Ce 25 mai à Bruxelles, Emmanuel Macron a affirmé que l'Union européenne avait «besoin de recadrer très profondément» sa relation avec Moscou. Reconnaissant que «la politique des sanctions» envers la Russie comme envers la Biélorussie atteignait ses «limites», le président français a prôné plus de fermeté.
Pour André Filler, professeur des Universités, spécialiste de l’espace russe et post-soviétique à l’Université Paris VIII, ce discours «très réfléchi et soigneusement préparé» s’adresse aux futurs électeurs français. Interview.
Sputnik: Dans son discours, Emmanuel Macron a englobé les sanctions envers la Russie avec les mesures contre la Biélorussie. Pourquoi?
Pour l’exécutif, il y a une différence majeure d’enjeux entre la Biélorussie, où la présence française est relativement minime, et la Russie, qui est un partenaire stratégique, malgré toute la complexité de la relation bilatérale. En Russie, la France a des intérêts économiques et des projets de coopération intense.»
Sputnik: Sur fond d’«efficacité relative» des dispositions prises «durant ces dernières années», Emmanuel Macron a proposé, ce 25 mai à Bruxelles, de «définir une stratégie de court, moyen et long terme» avec la Russie. Quelle lecture faites-vous de ces propos?
André Filler: «J’y vois plutôt une forme de réalisme que le Président a toujours su montrer dans sa politique russe. Les sanctions sont doublement inefficaces. Elles ne permettent ni à l’UE ni à la France d’obtenir de la Russie ce qu’elles aimeraient.
L’«inefficacité» énoncée par le président Macron visait, d’une manière sibylline, deux types d’inefficacité. D’abord, on n’obtient pas de la Russie ce qu’on veut obtenir. C’est-à-dire des assouplissements politiques internes. Ensuite, on bloque des projets d’intérêt commun que les sanctions empêchent de mettre en œuvre dans les domaines de coopération qui ne sont pas entachés par des désaccords profonds.»
Sputnik: Le Président français a affirmé que l'Union européenne avait «besoin de recadrer très profondément» sa relation avec Moscou. Dans quel sens, selon vous?
André Filler: «Pour moi, il s’agit d’un «nouveau cadre» non de sanctions, mais de négociations. Ça a été, d’ailleurs, la stratégie de Macron depuis son entrée en fonctions lors de tous les contacts avec Vladimir Poutine: une tentative d’engager des négociations.
Sputnik: Peut-on dire que ça marche moyennement parce que les sanctions ont une incidence relative sur l’économie russe, mais affectent l’économie française et européenne?

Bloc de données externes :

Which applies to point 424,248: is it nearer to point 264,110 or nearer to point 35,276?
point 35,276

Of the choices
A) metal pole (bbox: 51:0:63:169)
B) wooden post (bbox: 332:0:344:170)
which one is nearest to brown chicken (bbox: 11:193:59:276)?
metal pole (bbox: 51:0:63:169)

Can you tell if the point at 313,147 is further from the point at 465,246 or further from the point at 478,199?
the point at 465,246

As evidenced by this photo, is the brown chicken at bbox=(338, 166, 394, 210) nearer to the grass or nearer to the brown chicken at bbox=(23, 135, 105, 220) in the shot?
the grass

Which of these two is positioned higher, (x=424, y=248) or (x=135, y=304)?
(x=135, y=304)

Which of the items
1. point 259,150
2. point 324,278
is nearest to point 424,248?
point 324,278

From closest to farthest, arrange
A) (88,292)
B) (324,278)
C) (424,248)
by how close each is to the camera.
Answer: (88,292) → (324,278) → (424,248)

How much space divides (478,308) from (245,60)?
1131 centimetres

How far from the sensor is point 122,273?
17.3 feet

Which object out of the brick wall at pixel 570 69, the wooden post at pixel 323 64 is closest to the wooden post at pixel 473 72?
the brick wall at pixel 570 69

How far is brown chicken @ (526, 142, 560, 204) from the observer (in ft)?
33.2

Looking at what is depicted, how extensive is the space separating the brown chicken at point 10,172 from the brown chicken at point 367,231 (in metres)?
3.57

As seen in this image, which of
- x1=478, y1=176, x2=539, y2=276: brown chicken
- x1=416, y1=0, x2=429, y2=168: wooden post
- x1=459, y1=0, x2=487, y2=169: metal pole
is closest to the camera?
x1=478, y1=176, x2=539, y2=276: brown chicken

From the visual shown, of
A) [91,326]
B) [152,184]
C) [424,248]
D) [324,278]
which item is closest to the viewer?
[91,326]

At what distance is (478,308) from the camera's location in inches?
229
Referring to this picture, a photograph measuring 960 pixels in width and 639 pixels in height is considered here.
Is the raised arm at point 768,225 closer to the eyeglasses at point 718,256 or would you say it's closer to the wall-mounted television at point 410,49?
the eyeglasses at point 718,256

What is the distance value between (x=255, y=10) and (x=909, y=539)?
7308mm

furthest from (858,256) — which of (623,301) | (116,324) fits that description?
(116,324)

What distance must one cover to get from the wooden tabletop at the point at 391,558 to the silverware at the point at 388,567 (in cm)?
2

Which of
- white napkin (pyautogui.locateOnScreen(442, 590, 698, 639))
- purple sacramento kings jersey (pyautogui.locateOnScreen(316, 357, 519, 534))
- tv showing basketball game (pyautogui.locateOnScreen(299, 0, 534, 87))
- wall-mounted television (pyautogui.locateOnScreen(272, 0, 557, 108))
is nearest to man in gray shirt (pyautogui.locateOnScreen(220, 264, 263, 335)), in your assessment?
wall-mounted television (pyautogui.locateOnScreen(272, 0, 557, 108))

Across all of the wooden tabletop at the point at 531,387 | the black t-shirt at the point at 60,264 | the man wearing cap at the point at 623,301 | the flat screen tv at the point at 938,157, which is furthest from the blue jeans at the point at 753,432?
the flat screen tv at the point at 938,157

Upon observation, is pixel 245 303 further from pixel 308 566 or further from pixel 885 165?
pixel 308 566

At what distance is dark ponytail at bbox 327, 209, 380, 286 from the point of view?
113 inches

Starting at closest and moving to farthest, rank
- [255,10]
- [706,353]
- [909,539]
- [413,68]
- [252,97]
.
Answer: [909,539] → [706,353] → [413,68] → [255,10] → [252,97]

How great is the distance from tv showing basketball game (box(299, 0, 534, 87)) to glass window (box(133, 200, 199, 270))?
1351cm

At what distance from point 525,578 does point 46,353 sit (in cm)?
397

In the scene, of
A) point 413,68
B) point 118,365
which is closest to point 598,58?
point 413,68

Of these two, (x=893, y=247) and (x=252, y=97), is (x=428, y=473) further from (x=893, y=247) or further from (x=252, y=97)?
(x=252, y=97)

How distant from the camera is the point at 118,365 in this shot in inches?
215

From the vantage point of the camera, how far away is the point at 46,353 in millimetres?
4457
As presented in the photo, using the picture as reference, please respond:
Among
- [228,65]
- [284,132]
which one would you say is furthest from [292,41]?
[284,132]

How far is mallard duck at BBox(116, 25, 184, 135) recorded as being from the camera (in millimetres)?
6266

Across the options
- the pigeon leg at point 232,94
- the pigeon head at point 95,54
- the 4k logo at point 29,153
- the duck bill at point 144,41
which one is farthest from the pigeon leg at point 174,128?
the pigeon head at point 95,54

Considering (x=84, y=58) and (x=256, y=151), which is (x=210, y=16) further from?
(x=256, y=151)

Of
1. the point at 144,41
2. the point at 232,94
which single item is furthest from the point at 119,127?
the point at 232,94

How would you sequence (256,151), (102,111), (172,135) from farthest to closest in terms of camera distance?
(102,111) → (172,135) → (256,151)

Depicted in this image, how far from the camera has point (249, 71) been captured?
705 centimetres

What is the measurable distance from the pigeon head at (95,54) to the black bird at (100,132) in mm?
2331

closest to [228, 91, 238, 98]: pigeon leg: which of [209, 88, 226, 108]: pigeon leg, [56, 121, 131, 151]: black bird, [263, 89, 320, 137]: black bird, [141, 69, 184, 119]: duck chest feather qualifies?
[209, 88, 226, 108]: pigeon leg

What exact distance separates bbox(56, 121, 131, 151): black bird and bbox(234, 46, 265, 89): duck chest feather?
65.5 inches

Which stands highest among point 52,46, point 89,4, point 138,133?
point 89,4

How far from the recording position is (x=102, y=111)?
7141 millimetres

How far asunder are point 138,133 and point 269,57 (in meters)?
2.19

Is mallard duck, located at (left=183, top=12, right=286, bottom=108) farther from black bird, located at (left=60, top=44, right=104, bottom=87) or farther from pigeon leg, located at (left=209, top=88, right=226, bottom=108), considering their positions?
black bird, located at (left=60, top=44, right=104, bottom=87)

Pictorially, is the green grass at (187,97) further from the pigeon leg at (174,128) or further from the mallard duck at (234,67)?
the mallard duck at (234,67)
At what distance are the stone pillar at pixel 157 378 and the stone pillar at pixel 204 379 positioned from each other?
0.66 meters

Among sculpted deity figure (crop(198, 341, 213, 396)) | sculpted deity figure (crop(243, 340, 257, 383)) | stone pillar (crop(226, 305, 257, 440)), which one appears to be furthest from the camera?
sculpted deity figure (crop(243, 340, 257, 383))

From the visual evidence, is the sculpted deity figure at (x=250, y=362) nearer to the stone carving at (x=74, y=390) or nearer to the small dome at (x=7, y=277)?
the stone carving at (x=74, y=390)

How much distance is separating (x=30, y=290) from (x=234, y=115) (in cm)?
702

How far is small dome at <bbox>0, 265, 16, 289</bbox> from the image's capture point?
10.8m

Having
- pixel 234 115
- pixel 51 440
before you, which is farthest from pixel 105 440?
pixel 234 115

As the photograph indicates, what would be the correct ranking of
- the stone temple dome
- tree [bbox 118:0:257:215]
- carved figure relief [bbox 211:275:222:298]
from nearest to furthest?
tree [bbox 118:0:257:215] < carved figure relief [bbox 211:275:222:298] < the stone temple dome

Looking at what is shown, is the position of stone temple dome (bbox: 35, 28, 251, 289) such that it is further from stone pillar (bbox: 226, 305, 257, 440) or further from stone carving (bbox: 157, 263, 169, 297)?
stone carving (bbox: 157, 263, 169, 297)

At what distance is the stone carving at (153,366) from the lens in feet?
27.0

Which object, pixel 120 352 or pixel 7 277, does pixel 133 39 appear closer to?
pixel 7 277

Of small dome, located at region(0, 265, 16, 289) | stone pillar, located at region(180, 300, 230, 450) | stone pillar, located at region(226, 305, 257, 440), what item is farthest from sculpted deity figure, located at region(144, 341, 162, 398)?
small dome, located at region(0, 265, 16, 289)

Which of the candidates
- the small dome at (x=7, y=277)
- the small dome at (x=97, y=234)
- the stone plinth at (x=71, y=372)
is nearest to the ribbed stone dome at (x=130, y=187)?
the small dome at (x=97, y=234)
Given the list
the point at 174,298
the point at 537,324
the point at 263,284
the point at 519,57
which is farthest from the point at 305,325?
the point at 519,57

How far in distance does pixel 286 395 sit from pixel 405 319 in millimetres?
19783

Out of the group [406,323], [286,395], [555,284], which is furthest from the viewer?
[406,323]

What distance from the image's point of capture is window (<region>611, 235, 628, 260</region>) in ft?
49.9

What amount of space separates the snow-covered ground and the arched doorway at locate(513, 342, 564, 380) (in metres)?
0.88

André Filler: «C’est précisément ce dont le président Macron se rend compte. La Russie aujourd’hui n’a pas été touchée dans ses intérêts vitaux par ces mesures. Il y a deux points qui pourraient atteindre la Russie à la suite des sanctions européennes: des sanctions personnelles et le projet Nord Stream 2, maintenu et soutenu par l’Allemagne.
En revanche, l’économie française et européenne s’en sort beaucoup moins bien. Un lobby de grandes entreprises, à commencer par le Total, qui a d’énormes intérêts en Russie, se trouve économiquement perdant.
Donc, ces échéances de «court, moyen, long terme» sont dictées par les intérêts de l’État, mais également par des objectifs très personnels du président de la République qui prépare sa campagne.»
Sputnik: Ainsi, Emmanuel Macron utiliserait donc la tribune européenne pour s’adresser à ses électeurs...
André Filler: «Bien entendu! Ce message s’adresse, d’une part, aux grands secteurs de l’économie française touchés par les sanctions et la crise sanitaire. Et, d’autre part, il vise les électeurs français. D’autant plus que, aujourd’hui, tout porte à croire que nous revivrons au second tour son duel avec Madame Le Pen, qui va jouer sur le rapprochement avec Moscou.
Par rapport à la Russie, des courants divers existent au sein de la majorité présidentielle et au sein du gouvernement. Mais la politique personnelle de Macron a toujours consisté à maintenir le partenariat tout en réaffirmant les valeurs françaises et républicaines. Les sanctions sont inefficaces pour le maintien des valeurs françaises, parce que la Russie ne va pas changer sa position sur les points où la France considère que ces valeurs sont bafouées. En revanche, ces sanctions retombent sur l’économie francaise.»